(Task description)
According to the abstract on enzymatic ligation, how many novel ligases have been produced in the last four years?

Lead Scientist, EnzyPep
Enzymatic ligation technologies as adjuncts for the assembly of peptides and proteins
Peptide- and protein-based drugs and the technologies used for their assembly are becoming increasingly important. In spite of considerable improvements in both solid phase chemistry and recombinant procedures, the commercial manufacture of many long peptides and post-translationally modified proteins remain beyond the bounds of available methodology. Any route open to achieving the assembly of this class of molecule will most probably involve a hybrid fragment approach using either solution chemistry, native chemical ligation (NCL) or enzymatic ligation. However, while NCL has been used to manufacture a plethora of peptides and proteins, it has yet to be used in large-scale commercial manufacture due to scalability issues. A number of natural and engineered enzymes have been used to ligate polypeptides. Most of these are thermodynamically driven and do not achieve ample conversion to support commercial manufacture. Sortases, butelase and trypsiniligase - like NCL - leave foreign footprints in the final product. In the last four years, we have produced over 250 novel ligases offering a wide range of selectivity, such that 90% of all peptide fragments are recognized and can be coupled - free of footprints - to each other. These enzymes have been used to manufacture long peptides and protein conjugates at a range of scales. They can also be used to site selectively address the A- and B-chains of insulins and the VH and VL chains of Fab fragments.

(Extracted data entries)
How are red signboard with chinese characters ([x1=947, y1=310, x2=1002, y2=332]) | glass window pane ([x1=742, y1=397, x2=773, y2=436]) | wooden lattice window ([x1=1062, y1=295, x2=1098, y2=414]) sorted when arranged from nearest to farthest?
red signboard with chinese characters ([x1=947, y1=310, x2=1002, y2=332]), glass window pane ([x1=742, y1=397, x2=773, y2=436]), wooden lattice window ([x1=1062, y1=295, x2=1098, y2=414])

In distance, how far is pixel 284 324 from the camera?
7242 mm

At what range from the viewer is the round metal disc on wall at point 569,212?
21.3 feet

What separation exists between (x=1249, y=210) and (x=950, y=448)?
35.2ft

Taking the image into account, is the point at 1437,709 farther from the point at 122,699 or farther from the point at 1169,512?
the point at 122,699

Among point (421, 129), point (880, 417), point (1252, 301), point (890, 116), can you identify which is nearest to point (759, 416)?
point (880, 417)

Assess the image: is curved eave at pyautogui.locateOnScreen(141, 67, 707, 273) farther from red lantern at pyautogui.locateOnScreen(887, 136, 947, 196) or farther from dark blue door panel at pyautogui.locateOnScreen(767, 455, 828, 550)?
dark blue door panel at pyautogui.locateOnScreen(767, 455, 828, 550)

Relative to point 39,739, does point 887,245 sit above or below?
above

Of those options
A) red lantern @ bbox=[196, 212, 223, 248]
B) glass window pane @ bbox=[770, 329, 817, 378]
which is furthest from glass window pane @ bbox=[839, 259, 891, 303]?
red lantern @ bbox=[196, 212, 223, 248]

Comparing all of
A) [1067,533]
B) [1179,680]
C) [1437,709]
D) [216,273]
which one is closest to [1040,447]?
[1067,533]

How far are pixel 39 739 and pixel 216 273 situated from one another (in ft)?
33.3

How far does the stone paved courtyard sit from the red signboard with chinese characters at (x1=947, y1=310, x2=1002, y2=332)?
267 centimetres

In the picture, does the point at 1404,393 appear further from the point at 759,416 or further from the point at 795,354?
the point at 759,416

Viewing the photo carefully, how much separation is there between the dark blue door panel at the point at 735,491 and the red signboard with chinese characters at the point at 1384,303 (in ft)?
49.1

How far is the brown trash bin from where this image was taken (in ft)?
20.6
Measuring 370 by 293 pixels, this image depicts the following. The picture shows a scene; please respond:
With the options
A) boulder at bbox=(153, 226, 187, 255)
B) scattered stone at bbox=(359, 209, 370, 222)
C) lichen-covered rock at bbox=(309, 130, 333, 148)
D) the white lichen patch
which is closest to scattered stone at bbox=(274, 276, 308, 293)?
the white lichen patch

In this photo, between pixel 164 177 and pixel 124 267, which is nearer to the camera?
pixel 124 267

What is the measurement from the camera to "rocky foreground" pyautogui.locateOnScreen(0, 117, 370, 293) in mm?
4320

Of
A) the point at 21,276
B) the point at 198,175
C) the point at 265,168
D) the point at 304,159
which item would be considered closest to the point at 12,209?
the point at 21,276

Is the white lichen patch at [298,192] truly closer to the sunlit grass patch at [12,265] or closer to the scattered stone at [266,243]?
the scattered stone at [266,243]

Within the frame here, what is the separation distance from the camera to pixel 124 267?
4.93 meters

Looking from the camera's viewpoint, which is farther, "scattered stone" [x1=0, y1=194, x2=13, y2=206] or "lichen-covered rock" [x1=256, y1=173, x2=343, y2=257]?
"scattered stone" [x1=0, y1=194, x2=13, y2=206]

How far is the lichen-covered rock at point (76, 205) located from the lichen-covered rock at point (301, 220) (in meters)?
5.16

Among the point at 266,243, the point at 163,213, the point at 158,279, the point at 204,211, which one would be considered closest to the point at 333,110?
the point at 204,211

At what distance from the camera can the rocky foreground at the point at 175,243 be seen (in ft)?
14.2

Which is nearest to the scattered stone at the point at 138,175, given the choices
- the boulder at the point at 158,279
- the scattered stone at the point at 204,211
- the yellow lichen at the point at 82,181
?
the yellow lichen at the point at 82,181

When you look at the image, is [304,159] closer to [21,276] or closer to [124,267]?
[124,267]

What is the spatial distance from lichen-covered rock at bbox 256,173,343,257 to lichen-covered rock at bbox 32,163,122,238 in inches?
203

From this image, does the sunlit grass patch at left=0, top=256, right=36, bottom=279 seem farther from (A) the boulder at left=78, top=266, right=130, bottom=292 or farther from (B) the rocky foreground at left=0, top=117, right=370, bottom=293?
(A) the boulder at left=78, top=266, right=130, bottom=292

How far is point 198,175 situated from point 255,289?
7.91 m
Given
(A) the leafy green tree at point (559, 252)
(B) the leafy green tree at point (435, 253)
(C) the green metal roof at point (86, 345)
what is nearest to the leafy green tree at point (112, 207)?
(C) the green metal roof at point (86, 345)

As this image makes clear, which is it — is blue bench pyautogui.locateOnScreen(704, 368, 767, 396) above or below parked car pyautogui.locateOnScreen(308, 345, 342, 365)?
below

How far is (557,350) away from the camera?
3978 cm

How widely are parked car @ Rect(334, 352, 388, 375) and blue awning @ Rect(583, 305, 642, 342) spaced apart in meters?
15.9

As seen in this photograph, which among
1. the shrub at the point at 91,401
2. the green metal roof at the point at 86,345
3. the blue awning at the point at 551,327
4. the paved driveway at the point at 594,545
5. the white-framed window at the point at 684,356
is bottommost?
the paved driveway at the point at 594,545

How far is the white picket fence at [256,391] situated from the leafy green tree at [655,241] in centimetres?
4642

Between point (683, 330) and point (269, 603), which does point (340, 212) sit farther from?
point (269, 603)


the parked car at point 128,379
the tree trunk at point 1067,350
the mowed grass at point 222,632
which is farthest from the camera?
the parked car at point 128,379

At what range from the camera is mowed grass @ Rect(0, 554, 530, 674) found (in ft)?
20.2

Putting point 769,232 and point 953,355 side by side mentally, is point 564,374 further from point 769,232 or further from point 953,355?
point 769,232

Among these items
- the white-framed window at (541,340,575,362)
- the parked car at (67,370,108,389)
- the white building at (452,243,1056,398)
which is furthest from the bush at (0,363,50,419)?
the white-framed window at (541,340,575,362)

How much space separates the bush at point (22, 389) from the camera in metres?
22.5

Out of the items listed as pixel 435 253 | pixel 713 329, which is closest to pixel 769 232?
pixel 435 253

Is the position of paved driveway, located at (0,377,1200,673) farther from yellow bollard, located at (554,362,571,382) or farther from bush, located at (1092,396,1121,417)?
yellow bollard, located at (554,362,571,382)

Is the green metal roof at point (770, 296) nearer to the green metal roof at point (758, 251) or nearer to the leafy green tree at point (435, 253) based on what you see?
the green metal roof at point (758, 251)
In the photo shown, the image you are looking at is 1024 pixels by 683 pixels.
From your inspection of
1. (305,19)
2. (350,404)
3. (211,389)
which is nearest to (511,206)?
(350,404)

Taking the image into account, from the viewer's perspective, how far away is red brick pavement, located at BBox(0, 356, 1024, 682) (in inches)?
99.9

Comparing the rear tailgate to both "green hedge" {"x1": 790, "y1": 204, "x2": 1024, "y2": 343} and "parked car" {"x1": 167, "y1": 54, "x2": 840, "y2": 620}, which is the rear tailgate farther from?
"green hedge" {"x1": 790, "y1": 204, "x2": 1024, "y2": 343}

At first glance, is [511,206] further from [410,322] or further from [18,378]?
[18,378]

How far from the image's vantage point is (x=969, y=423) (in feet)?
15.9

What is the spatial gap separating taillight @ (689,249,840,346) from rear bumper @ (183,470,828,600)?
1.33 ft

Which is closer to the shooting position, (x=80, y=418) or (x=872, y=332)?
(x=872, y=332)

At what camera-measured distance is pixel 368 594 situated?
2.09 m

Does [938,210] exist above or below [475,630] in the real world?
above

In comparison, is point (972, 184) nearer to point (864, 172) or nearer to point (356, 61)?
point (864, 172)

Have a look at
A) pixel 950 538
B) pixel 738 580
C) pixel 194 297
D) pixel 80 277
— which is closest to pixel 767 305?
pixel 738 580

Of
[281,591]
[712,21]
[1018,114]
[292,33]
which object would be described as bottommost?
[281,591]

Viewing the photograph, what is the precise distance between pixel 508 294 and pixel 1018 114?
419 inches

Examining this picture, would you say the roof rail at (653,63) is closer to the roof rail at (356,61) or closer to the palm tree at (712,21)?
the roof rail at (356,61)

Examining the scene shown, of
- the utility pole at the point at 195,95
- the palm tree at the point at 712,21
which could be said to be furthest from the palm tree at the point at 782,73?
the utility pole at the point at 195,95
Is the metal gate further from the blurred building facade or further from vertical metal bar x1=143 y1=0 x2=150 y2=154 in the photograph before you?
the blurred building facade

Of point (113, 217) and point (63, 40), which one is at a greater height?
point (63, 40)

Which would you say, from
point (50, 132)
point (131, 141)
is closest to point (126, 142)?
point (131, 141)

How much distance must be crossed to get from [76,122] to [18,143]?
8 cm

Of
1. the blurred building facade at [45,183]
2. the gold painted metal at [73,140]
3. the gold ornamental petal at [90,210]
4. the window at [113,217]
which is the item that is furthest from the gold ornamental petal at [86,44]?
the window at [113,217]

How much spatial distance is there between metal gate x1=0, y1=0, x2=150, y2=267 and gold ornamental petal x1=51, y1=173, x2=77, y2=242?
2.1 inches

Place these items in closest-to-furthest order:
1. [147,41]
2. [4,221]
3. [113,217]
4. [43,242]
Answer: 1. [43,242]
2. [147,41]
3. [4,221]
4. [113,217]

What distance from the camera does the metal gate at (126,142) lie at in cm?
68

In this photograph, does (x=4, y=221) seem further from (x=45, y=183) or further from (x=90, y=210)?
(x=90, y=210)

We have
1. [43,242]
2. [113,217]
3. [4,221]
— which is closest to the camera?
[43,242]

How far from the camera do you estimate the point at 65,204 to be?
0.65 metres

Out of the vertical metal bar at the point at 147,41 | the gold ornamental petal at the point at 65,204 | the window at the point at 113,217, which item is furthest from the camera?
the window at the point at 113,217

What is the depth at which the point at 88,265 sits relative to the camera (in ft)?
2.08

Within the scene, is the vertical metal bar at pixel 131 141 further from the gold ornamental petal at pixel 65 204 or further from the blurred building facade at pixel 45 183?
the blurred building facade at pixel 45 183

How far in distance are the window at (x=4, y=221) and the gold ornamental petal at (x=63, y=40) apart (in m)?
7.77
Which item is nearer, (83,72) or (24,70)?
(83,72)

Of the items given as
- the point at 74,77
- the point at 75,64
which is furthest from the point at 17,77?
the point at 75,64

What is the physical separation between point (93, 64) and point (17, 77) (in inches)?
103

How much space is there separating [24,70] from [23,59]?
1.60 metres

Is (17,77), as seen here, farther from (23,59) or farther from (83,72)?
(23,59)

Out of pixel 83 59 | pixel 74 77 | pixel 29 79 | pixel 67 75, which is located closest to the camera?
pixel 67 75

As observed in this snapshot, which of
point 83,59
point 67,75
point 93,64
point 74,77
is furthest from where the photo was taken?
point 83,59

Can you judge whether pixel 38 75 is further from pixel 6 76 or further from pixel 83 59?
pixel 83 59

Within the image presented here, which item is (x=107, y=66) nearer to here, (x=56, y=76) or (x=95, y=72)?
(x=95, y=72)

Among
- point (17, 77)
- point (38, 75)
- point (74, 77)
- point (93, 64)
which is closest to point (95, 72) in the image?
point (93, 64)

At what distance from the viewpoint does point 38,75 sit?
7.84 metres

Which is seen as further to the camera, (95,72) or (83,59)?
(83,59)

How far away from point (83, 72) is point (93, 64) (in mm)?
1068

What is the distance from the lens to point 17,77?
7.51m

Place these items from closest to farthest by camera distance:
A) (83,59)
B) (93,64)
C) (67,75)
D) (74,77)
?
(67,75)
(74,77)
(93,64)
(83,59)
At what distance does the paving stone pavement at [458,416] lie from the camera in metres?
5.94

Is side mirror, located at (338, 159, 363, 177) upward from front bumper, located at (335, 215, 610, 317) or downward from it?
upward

(Task result)
Over 250.